Garrison Keillor - Worth Reading

Post by Big Lou »

We're Not in Lake Wobegon Anymore
> By Garrison Keillor
>
> Something has gone seriously haywire wth the Republican Party.
> Once, it was the party of pragmatic Main Street businessmen in
> steel-rimmed spectacles who decried profligacy and waste, were
> devoted to their communities and supported the sort of prosperity
> that raises all ships. They were good-hearted people who vanquished
> the gnarlier elements of their party, the paranoid Roosevelt-haters,
> the flat Earthers and Prohibitionists, the antipapist antiforeigner
> element. The genial Eisenhower was their man, a genuine American
> hero of D-Day, who made it OK for reasonable people to vote
> Republican. He brought the Korean War to a stalemate, produced the
> Interstate Highway System, declined to rescue the French colonial
> army in Vietnam, and gave us a period of peace and prosperity, in
> which (oddly) American arts and letters flourished and higher
> education burgeoned, and there was a degree of plain decency in the
> country. Fifties Republicans were giants compared to today's.
> Richard Nixon was the last Republican leader to feel a Christian
> obligation toward the poor.
○ ○ ○
*GIVEN INSTRUCTION 1*.
Locate each line of the listing that contains the string "masks", and reproduce those lines.
The essay and the listing have no connection to each other.

*MATERIAL SUPPLIED*.
○ ○ ○
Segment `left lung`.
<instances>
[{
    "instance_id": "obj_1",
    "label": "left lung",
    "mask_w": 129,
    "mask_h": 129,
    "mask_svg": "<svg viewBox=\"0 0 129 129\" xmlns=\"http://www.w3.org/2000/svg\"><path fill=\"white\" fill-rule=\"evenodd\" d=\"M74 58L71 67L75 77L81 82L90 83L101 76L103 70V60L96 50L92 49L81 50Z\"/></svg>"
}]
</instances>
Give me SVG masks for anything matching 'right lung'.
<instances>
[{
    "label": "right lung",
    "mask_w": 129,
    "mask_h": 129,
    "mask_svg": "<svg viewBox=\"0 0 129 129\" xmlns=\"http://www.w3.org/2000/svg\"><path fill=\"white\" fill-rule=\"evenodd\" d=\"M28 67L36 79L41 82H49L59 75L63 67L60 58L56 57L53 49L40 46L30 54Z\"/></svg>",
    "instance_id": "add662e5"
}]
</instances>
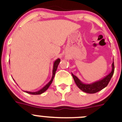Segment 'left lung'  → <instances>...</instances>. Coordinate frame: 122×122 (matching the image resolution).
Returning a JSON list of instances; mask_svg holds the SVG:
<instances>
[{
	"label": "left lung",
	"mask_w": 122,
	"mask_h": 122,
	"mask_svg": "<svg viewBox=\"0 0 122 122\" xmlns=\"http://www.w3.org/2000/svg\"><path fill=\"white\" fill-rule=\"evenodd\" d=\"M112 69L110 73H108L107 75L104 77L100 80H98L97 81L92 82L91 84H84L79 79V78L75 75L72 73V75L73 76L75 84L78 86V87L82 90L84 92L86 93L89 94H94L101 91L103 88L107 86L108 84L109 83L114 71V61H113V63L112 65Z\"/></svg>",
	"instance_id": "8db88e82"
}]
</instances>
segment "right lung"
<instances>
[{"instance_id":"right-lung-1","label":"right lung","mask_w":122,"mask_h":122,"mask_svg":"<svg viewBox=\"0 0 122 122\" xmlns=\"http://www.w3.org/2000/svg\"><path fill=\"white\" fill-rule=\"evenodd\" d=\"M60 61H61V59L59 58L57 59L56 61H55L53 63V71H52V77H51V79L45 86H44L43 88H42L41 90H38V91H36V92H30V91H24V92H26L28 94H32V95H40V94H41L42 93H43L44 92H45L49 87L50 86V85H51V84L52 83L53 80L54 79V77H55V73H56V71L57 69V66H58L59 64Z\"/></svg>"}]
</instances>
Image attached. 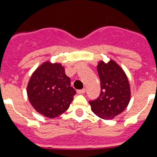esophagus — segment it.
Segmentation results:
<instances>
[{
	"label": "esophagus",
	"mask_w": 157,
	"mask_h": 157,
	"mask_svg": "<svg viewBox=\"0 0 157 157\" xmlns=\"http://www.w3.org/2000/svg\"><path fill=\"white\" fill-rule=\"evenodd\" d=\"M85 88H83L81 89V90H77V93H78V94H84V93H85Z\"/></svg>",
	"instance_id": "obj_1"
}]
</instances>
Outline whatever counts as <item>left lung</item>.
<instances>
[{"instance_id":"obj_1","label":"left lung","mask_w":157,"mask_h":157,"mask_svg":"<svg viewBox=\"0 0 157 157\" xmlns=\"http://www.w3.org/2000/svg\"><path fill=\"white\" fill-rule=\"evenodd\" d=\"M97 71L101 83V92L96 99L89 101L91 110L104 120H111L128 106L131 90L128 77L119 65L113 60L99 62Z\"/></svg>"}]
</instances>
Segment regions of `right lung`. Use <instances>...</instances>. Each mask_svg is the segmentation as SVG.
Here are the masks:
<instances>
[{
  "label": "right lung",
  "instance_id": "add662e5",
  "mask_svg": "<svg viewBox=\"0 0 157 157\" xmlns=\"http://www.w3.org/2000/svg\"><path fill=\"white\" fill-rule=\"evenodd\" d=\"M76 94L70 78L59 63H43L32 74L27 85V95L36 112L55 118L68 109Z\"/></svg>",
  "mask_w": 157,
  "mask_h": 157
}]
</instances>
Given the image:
○ ○ ○
*GIVEN INSTRUCTION 2*.
Answer the following questions using the essay on the Republican Party:
(a) What did the Main Street businessmen of the earlier Republican Party decry?
(b) Which army did Eisenhower decline to rescue?
(c) Who is named as the last Republican leader to feel a Christian obligation toward the poor?

*COMPLETE OUTPUT 1*.
Give me SVG masks for anything matching 'right lung'.
Here are the masks:

*COMPLETE OUTPUT 2*.
(a) Profligacy and waste.
(b) The French colonial army in Vietnam.
(c) Richard Nixon.